[Raw entries]

⁂

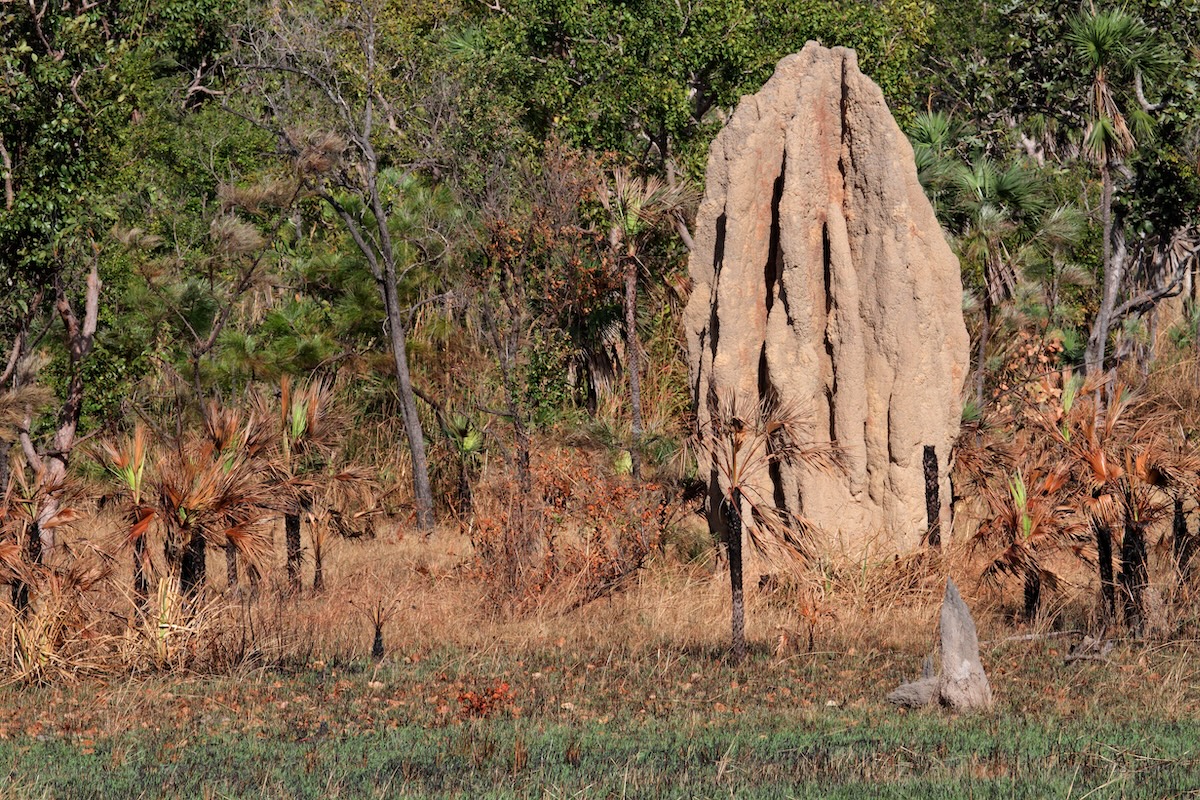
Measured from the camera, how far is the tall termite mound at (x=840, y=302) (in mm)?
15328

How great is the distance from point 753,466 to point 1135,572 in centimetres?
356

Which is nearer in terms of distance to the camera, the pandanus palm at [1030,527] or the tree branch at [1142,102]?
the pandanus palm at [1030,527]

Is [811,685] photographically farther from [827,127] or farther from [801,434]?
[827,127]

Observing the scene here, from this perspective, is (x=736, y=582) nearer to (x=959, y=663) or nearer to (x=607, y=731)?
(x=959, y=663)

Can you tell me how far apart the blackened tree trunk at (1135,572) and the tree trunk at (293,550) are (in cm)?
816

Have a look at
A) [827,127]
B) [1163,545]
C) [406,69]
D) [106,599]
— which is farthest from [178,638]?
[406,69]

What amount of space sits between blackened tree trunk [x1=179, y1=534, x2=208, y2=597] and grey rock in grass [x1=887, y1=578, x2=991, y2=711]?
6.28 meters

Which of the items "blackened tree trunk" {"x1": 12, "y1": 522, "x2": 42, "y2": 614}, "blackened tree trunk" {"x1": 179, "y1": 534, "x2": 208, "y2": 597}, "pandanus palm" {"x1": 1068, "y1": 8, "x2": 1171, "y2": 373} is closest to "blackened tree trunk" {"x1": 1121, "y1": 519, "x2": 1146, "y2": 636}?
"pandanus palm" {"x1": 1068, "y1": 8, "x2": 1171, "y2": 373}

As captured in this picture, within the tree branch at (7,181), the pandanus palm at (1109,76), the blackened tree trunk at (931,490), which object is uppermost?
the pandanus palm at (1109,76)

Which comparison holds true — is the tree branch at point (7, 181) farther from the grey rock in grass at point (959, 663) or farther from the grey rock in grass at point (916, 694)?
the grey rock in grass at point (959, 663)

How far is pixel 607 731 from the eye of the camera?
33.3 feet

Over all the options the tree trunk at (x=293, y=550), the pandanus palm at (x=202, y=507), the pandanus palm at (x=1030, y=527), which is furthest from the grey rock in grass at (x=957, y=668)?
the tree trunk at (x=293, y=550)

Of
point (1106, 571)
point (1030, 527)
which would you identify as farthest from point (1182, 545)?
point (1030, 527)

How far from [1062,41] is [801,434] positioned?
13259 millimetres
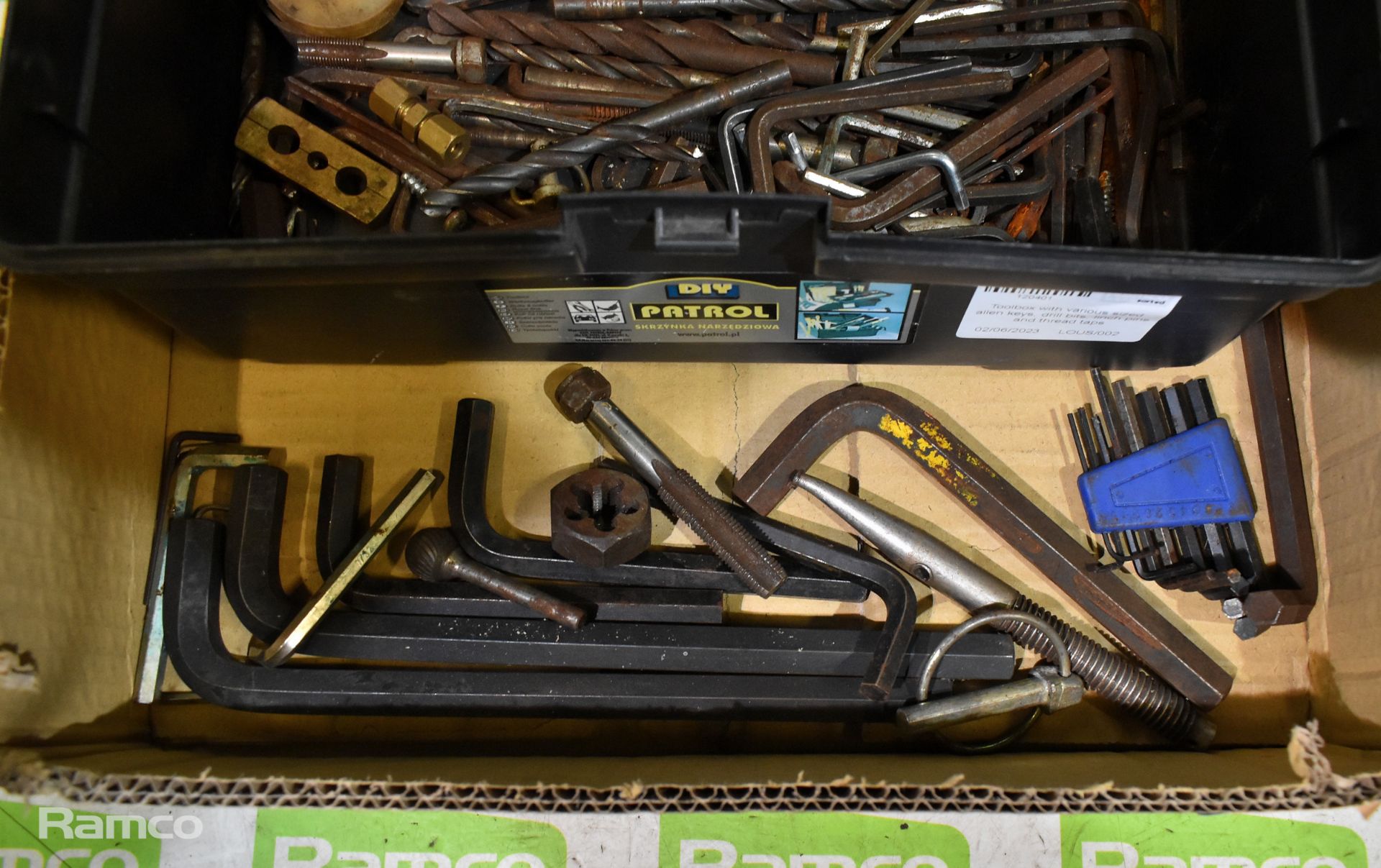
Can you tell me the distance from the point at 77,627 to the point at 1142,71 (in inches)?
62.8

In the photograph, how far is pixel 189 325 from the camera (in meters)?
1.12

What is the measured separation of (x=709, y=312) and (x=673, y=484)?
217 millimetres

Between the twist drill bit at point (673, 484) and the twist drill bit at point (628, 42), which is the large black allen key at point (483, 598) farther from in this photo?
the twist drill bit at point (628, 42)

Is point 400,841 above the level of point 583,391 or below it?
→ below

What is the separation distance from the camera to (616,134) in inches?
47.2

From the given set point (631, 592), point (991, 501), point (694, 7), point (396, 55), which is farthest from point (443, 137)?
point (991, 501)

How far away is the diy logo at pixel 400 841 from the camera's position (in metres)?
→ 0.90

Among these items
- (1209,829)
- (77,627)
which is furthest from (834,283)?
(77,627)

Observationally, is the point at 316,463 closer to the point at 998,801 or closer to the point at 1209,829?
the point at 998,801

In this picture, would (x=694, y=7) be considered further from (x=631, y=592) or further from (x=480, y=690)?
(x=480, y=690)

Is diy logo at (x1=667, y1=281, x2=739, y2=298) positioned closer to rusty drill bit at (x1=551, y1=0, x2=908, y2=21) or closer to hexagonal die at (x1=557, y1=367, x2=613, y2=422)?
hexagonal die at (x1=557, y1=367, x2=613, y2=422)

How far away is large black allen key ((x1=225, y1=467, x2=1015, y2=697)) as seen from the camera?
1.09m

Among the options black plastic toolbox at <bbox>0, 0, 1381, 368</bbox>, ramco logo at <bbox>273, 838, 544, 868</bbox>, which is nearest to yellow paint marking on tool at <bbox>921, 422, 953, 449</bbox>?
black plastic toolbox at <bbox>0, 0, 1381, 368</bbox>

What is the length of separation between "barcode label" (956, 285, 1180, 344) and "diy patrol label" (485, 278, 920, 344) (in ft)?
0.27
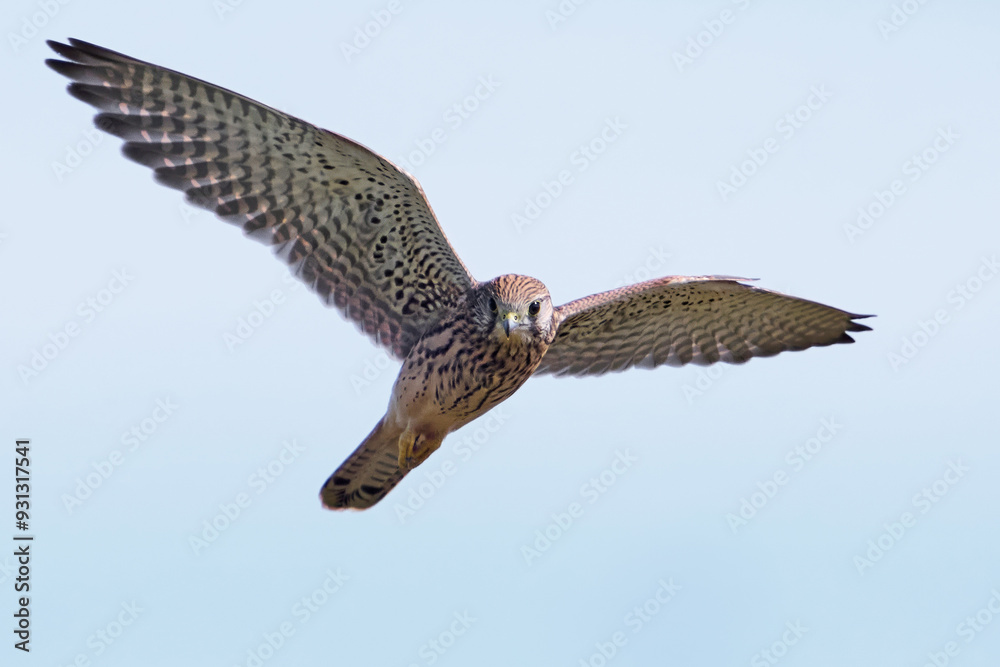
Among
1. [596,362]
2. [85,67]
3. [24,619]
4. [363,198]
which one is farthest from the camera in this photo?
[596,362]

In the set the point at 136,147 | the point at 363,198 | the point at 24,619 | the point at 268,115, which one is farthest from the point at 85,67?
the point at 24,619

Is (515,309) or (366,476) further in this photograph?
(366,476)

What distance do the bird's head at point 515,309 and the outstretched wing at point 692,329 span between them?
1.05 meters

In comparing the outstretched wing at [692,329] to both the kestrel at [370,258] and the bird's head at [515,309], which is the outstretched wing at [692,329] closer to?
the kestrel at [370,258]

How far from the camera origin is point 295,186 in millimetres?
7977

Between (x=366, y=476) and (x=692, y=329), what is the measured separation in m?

⁂

Task requirements: Please rename "blackened tree trunk" to "charred tree trunk" in the entries running from the start through the line holding "6.28 meters", inclusive, and give those lines again with nothing else changed. Leave the pictures out of your answer.

Correct result:
Measured from the camera, how far is the tall termite mound at (x=840, y=302) (in mm)?
15328

How great is the distance from point 753,466 to point 1135,572 in centimetres?
356

Which is nearer in terms of distance to the camera, the pandanus palm at [1030,527] or the tree branch at [1142,102]?
the pandanus palm at [1030,527]

Is [811,685] photographically farther from [827,127] or farther from [801,434]?
[827,127]

Observing the scene here, from this perspective, is (x=736, y=582) nearer to (x=959, y=663) or nearer to (x=607, y=731)?
(x=959, y=663)

Can you tell me how far apart the charred tree trunk at (1135,572) and the tree trunk at (293,550) are (in cm)?
816

Have a look at
A) [827,127]
B) [1163,545]
C) [406,69]
D) [106,599]
— which is farthest from [178,638]?
[406,69]

What amount of space sits between charred tree trunk [x1=179, y1=534, x2=208, y2=597] and grey rock in grass [x1=887, y1=578, x2=991, y2=711]?
6.28 meters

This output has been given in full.